AIKEN -- Each spring, when blooming azaleas and pink dogwoods herald the arrival of Masters Week, Phyllis Hale readies her Aiken home for its annual invasion of welcome guests.
``They're mostly family,'' she said with a laugh. ``There's my daughter and son-in-law from Mount Pleasant, a brother here, a daughter there. It all adds up.''
The visitors, sharing a love for golf and a desire to stroll the coveted Augusta National Golf Club course, take turns using Mrs. Hale's two Masters Tournament patron's admission badges -- and they don't pay a penny over their issue price.
The patron list for the exclusive golf tournament is closely guarded.
Augusta National won't even confirm the number of patrons, which popular mythology tallies at 40,000 nationally. But as a club patron for 35 years, Mrs. Hale said she would never consider selling her badges even though she knows she could.
``It wouldn't be right,'' she said. ``It's against the rules.''
Instead, she prefers to arrange trips to the tour nament for friends and family, occasionally -- and grudgingly -- allowing them to help repay the $100 issue price of a badge to the fourday Masters Tournament.
But not a penny more, although she's very much aware that her badges could be sold for $5,000 or more each.
Compared with many patrons who scalp their tickets to brokers who feed the secondary ticket market, Mrs.
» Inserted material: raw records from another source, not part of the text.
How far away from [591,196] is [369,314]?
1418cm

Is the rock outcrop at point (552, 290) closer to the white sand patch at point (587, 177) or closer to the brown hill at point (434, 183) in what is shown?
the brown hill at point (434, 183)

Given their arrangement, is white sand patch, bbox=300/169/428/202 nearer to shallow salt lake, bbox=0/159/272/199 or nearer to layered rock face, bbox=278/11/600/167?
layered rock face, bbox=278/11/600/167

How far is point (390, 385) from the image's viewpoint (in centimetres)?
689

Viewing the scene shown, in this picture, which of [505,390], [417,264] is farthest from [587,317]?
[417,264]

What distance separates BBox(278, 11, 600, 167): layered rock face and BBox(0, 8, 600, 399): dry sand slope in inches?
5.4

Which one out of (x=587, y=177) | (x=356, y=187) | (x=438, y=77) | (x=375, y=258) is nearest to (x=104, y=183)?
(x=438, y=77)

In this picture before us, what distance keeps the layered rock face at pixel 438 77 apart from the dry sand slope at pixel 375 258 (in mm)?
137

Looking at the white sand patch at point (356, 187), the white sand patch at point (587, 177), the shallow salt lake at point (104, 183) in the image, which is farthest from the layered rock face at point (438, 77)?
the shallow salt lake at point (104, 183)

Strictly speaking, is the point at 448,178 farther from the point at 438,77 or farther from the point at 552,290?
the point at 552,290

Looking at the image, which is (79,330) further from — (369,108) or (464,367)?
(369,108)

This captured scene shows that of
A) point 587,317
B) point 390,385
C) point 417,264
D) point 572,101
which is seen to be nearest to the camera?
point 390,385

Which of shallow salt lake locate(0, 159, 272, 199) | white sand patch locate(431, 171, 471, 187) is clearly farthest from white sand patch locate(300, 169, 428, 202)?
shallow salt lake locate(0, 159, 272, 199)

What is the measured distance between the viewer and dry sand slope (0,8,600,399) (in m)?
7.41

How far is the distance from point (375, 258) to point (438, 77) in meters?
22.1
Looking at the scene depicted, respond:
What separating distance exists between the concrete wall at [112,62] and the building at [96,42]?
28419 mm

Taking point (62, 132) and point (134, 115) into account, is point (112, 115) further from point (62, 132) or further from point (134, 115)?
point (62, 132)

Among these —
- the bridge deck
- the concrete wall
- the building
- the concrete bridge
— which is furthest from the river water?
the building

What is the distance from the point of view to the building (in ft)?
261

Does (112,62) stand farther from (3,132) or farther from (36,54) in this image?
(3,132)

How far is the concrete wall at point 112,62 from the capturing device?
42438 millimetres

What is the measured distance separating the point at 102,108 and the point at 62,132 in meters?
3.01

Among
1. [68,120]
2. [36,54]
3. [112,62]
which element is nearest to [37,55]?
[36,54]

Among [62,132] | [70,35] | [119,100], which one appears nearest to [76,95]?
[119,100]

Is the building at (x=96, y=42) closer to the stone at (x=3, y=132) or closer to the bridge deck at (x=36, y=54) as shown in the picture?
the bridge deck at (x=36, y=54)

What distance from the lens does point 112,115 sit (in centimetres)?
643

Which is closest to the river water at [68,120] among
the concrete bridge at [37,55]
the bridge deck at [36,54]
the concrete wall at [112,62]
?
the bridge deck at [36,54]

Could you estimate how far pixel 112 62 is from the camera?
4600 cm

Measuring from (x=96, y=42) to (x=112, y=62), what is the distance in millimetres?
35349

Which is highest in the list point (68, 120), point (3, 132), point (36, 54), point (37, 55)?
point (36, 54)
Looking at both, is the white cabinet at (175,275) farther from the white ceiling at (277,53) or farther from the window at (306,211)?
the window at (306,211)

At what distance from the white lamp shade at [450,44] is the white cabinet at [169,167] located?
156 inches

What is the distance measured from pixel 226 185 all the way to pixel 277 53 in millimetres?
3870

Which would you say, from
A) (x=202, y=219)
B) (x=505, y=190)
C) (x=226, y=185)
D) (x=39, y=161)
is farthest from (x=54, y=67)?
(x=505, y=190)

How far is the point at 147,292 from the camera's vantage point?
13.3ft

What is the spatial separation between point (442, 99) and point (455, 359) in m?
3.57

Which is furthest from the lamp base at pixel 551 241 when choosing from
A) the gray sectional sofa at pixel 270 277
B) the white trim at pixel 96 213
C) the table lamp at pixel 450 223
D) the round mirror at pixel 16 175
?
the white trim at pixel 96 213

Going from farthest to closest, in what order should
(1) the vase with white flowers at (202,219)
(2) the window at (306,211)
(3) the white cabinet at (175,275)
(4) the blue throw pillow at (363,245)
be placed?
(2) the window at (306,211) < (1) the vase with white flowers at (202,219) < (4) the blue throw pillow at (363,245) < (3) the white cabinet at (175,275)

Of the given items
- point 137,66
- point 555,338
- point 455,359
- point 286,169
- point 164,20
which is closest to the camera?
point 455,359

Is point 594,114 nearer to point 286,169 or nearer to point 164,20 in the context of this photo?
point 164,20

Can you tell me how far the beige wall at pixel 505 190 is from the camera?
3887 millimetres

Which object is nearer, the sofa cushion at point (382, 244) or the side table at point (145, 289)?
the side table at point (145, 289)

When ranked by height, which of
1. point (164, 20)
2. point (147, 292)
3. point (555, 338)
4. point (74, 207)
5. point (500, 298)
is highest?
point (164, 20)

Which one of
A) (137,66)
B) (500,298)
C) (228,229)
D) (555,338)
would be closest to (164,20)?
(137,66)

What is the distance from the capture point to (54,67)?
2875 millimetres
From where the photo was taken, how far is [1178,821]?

Hale is the moral beacon of the Masters Tournament. But she's quick to point out that she's neither unique nor alone.
``I don't do anything special or different,'' she said. ``Lots of other people who get tickets do the same thing, but you don't always hear much about them.''
Her generosity has even earned her a special nickname.
``They call me St. Phyllis of the Tickets,'' she said with a laugh. ``It's like St. Francis of Assisi (the Italian saint renowned for benevolence). It's something my son thought up.''
Her son, Steve Hale -- a perennial golf fan himself -- has enjoyed being able to attend the Masters, at least for a day here and there, most of his life.
``It brings the whole family together,'' he said. ``Sort of like Christmas in April.''
If his family didn't have Masters badges, it would be a great loss. And he'd never pay scalpers' prices.
Fortunately, the Aiken man -- after two decades of waiting -- learned two years ago he'd moved sufficiently up the patrons waiting list to receive two badges himself.
Like his mother, he'd never sell his badges. ``I'd be crazy,'' he said.
Mrs. Hale, by the way, once received four badges, a holdover from the bygone days when patrons were urged to buy as many as they could afford to help support the then-fledgling tournament.
But then things changed.
``Back in '71 or '72, they sent a letter out, pleading for people who didn't need all their tickets to give some up so others could go,'' Mrs. Hale said. ``We gave up two.''
Today, she wishes she still had four -- not just two.
``But I still wouldn't sell them off,'' she said.